Items from a data source
━━━━
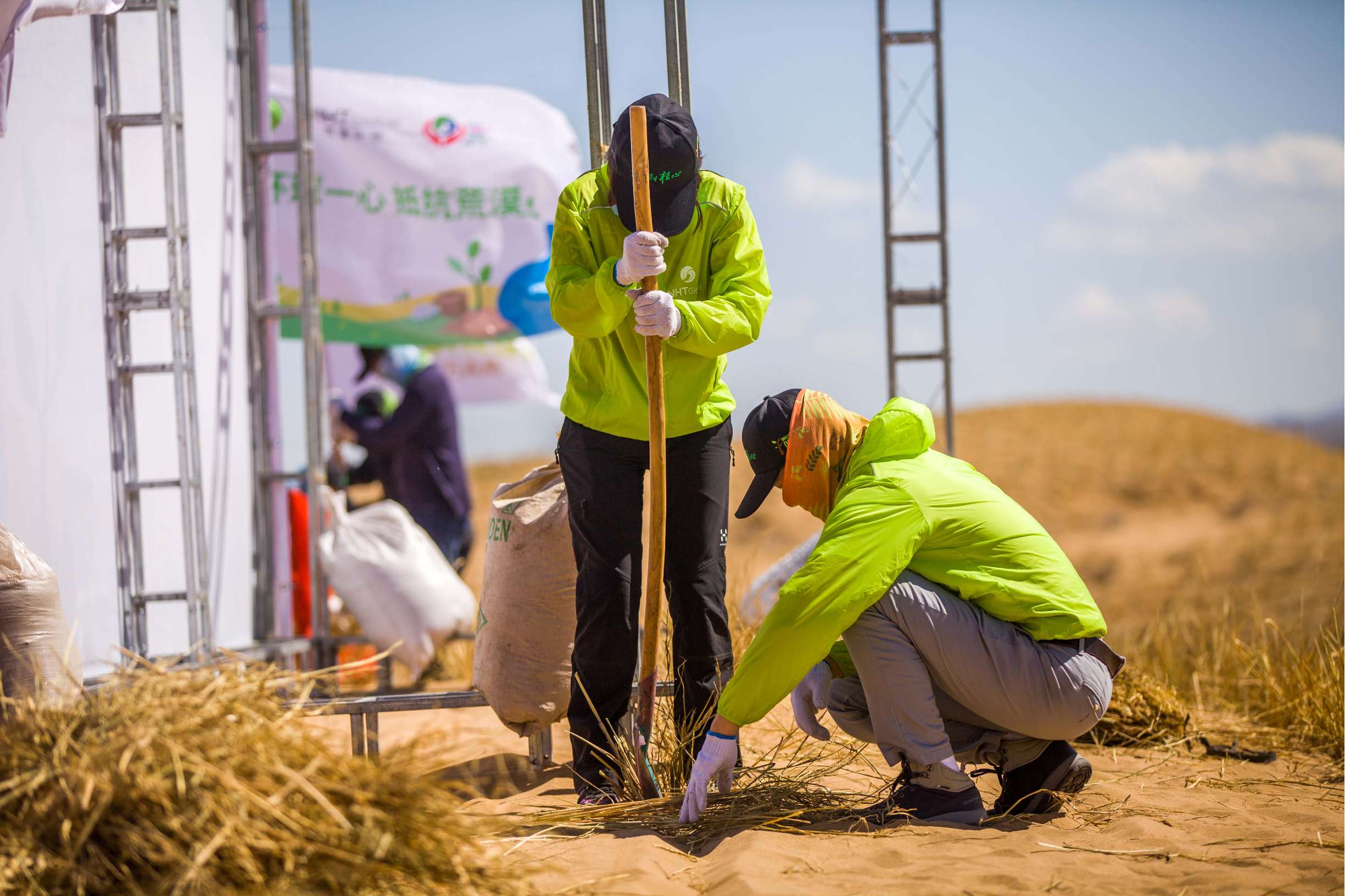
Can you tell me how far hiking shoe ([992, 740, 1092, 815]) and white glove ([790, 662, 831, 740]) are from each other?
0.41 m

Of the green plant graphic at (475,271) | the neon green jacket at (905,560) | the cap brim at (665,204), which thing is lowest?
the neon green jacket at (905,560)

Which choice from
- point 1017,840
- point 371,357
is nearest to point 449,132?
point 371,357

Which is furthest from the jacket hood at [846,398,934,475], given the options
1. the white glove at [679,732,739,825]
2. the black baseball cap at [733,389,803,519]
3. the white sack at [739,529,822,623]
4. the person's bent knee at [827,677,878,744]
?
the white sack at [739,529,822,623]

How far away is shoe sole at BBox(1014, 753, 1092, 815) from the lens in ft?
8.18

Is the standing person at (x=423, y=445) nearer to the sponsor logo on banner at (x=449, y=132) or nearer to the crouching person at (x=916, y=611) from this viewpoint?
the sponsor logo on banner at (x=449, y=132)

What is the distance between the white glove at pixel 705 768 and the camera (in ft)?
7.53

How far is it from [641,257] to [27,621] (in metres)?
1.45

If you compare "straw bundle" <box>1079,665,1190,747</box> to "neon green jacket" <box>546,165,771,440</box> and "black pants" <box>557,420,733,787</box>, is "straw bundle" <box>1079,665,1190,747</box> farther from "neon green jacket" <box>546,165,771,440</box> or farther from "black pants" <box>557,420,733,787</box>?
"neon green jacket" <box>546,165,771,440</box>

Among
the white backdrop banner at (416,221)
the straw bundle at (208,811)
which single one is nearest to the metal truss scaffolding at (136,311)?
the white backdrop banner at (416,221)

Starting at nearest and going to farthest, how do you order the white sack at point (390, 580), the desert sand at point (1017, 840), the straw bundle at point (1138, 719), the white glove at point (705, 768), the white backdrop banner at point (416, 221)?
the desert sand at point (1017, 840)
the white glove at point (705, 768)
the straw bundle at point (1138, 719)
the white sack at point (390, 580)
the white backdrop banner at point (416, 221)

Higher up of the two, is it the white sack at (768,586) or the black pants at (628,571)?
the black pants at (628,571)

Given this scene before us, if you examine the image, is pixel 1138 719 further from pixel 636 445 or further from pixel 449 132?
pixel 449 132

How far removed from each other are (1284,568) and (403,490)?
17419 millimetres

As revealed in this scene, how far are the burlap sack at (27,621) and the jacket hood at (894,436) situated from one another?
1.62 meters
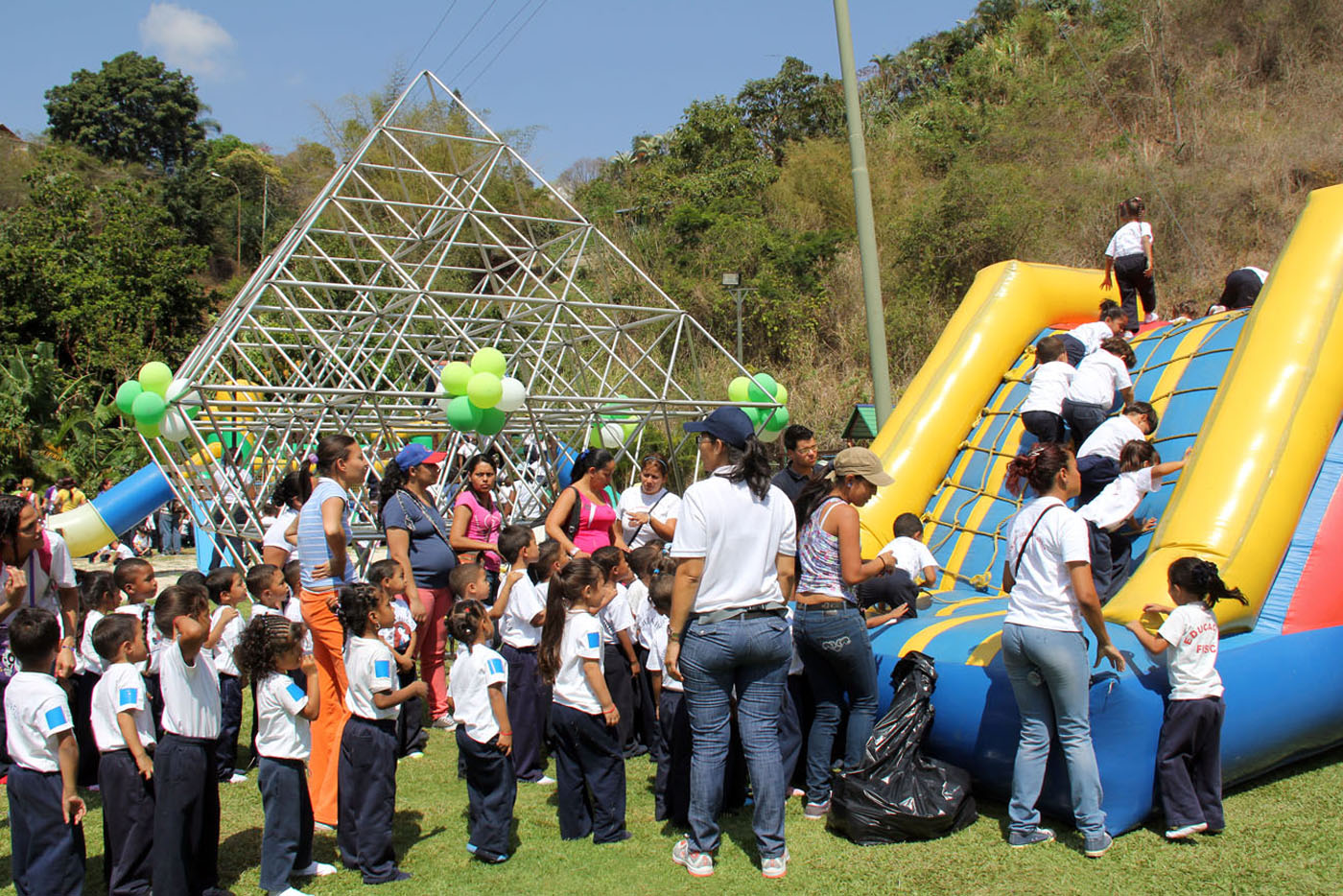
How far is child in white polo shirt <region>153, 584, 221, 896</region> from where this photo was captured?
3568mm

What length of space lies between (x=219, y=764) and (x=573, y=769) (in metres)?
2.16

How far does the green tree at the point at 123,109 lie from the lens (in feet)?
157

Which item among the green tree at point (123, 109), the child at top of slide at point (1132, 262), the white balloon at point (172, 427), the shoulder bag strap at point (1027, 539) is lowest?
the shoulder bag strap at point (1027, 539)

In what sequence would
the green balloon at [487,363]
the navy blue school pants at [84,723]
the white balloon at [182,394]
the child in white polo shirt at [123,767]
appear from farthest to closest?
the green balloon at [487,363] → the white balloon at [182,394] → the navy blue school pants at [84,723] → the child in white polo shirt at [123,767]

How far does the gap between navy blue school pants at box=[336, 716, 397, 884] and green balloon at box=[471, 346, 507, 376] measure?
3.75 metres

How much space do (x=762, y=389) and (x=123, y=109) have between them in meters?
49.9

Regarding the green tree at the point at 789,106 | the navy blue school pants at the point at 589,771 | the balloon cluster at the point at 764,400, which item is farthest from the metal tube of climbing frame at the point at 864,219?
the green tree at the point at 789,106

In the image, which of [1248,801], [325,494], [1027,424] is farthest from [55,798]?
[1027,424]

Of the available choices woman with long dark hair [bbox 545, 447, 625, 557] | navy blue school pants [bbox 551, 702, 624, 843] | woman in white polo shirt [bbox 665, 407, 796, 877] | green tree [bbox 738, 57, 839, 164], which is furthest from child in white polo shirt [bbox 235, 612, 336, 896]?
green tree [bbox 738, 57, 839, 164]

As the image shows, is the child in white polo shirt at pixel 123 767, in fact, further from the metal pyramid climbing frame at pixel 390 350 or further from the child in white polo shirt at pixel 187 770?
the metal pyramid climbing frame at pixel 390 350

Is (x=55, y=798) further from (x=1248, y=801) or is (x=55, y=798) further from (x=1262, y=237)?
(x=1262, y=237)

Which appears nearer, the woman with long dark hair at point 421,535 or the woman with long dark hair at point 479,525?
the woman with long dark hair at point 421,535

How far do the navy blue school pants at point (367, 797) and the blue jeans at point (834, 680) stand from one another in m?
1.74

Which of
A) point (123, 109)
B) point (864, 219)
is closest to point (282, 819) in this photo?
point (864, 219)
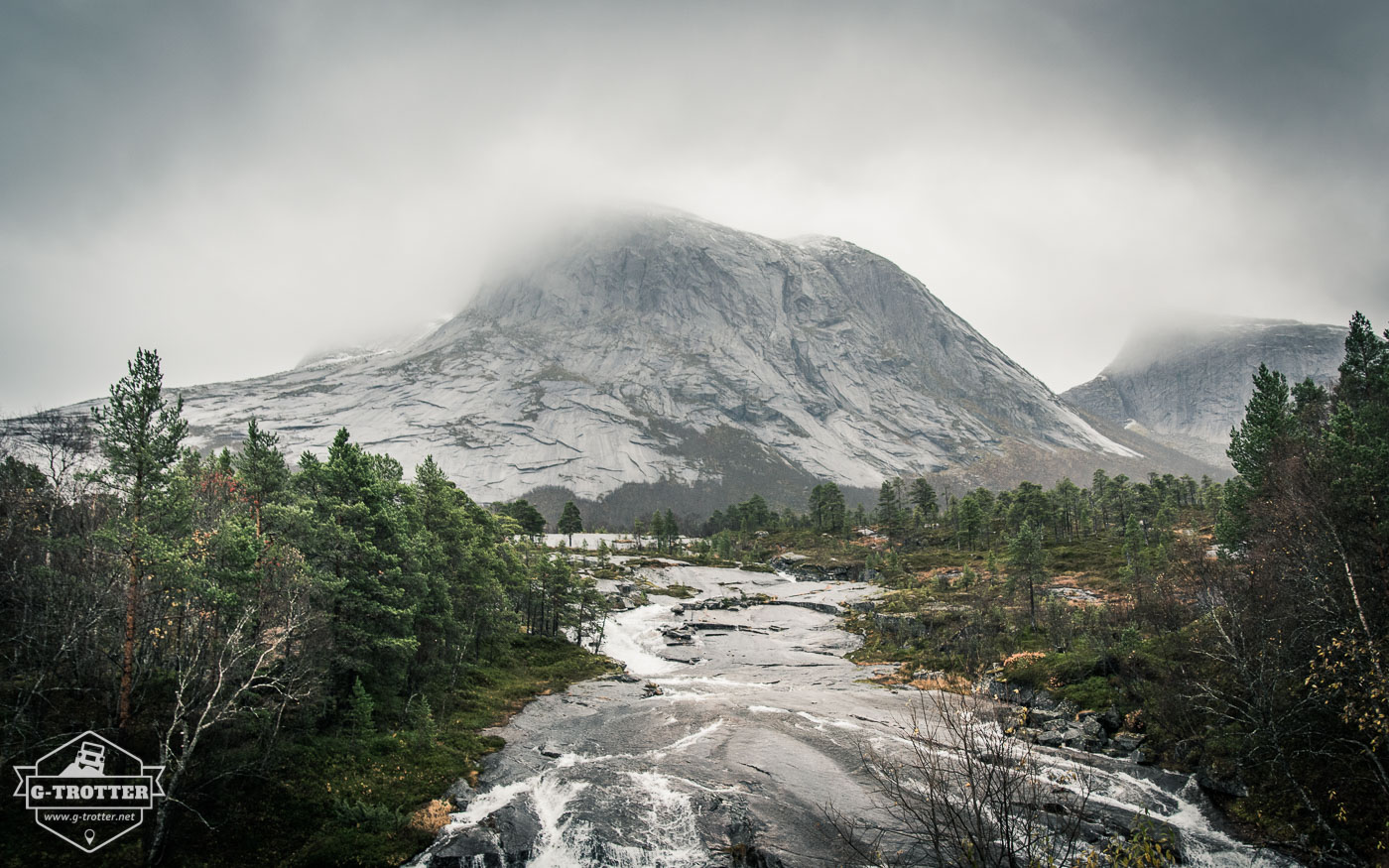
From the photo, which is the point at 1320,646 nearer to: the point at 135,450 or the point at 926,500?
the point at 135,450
━━━━
▶ [TASK DETAILS] Copy every one of the records above word for word, leaving out the pictures.

▶ [WRITTEN SOLUTION]
Can you tell me how far hiking shoe ([992, 740, 1092, 815]) and white glove ([790, 662, 831, 740]) are from each other?
0.41 m

Of the green plant graphic at (475,271) | the neon green jacket at (905,560) | the cap brim at (665,204), which thing is lowest?
the neon green jacket at (905,560)

Which choice from
- point 1017,840
- point 371,357
is nearest to point 449,132?
point 371,357

Which is furthest from the jacket hood at [846,398,934,475], given the options
1. the white glove at [679,732,739,825]
2. the black baseball cap at [733,389,803,519]
3. the white sack at [739,529,822,623]
4. the person's bent knee at [827,677,878,744]
?
the white sack at [739,529,822,623]

How far away is shoe sole at BBox(1014, 753, 1092, 815) from the lens in ft?
8.18

Is the standing person at (x=423, y=445) nearer to the sponsor logo on banner at (x=449, y=132) or nearer to the crouching person at (x=916, y=611) from this viewpoint?
the sponsor logo on banner at (x=449, y=132)

What is the distance between the white glove at pixel 705 768 and the camera (in ft)?
7.53

How far is it from [641,257] to [27,621] (in metres)?
1.45

If you compare "straw bundle" <box>1079,665,1190,747</box> to "neon green jacket" <box>546,165,771,440</box> and "black pants" <box>557,420,733,787</box>, is "straw bundle" <box>1079,665,1190,747</box> farther from "neon green jacket" <box>546,165,771,440</box> or farther from "black pants" <box>557,420,733,787</box>?
"neon green jacket" <box>546,165,771,440</box>

Among
the white backdrop banner at (416,221)
the straw bundle at (208,811)
which single one is nearest to the metal truss scaffolding at (136,311)?
the white backdrop banner at (416,221)

Starting at nearest and going to farthest, how do you order the white sack at point (390, 580), the desert sand at point (1017, 840), the straw bundle at point (1138, 719), the white glove at point (705, 768), the white backdrop banner at point (416, 221)?
the desert sand at point (1017, 840)
the white glove at point (705, 768)
the straw bundle at point (1138, 719)
the white sack at point (390, 580)
the white backdrop banner at point (416, 221)

Higher up of the two, is it the white sack at (768,586) or the black pants at (628,571)?
the black pants at (628,571)

Given this scene before us, if you examine the image, is pixel 1138 719 further from pixel 636 445 or further from pixel 449 132?
pixel 449 132

How far removed from each other are (1284,568) and (403,490)?
17419 millimetres

As revealed in this scene, how far are the burlap sack at (27,621) and the jacket hood at (894,436) situated from one another?
1.62 meters
How far is child in white polo shirt <region>153, 584, 221, 896</region> from where this photo was captured?
3568mm

What length of space lies between (x=219, y=764) and (x=573, y=769) (in metres)?
2.16

How far does the green tree at the point at 123,109 lie from the lens (in feet)?
157

Which item among the green tree at point (123, 109), the child at top of slide at point (1132, 262), the white balloon at point (172, 427), the shoulder bag strap at point (1027, 539) is lowest?
the shoulder bag strap at point (1027, 539)

In what sequence would
the green balloon at [487,363]
the navy blue school pants at [84,723]
the white balloon at [182,394]
the child in white polo shirt at [123,767]
appear from farthest to closest?
the green balloon at [487,363] → the white balloon at [182,394] → the navy blue school pants at [84,723] → the child in white polo shirt at [123,767]

How far does the gap between navy blue school pants at box=[336, 716, 397, 884] and green balloon at box=[471, 346, 507, 376] measure?
3.75 metres

How much space do (x=762, y=389) and (x=123, y=109) have between them in meters?
49.9

Regarding the green tree at the point at 789,106 | the navy blue school pants at the point at 589,771 | the balloon cluster at the point at 764,400, which item is farthest from the metal tube of climbing frame at the point at 864,219?
the green tree at the point at 789,106

In the image, which of [1248,801], [325,494], [1027,424] is farthest from [55,798]?
[1027,424]

Of the available choices woman with long dark hair [bbox 545, 447, 625, 557] | navy blue school pants [bbox 551, 702, 624, 843] | woman in white polo shirt [bbox 665, 407, 796, 877] | green tree [bbox 738, 57, 839, 164], which is furthest from child in white polo shirt [bbox 235, 612, 336, 896]?
green tree [bbox 738, 57, 839, 164]

As the image shows, is the child in white polo shirt at pixel 123 767, in fact, further from the metal pyramid climbing frame at pixel 390 350 or further from the child in white polo shirt at pixel 187 770?
the metal pyramid climbing frame at pixel 390 350

Is (x=55, y=798) further from (x=1248, y=801) or is (x=55, y=798) further from (x=1262, y=237)?
(x=1262, y=237)

Which appears nearer, the woman with long dark hair at point 421,535 or the woman with long dark hair at point 479,525?
the woman with long dark hair at point 421,535

How far do the navy blue school pants at point (367, 797) and the blue jeans at point (834, 680) stand from one another in m?
1.74

Which of
A) point (123, 109)
B) point (864, 219)
is closest to point (282, 819) in this photo?
point (864, 219)
From the photo, which is the point at 1320,646 nearer to: the point at 135,450 or the point at 926,500?
the point at 135,450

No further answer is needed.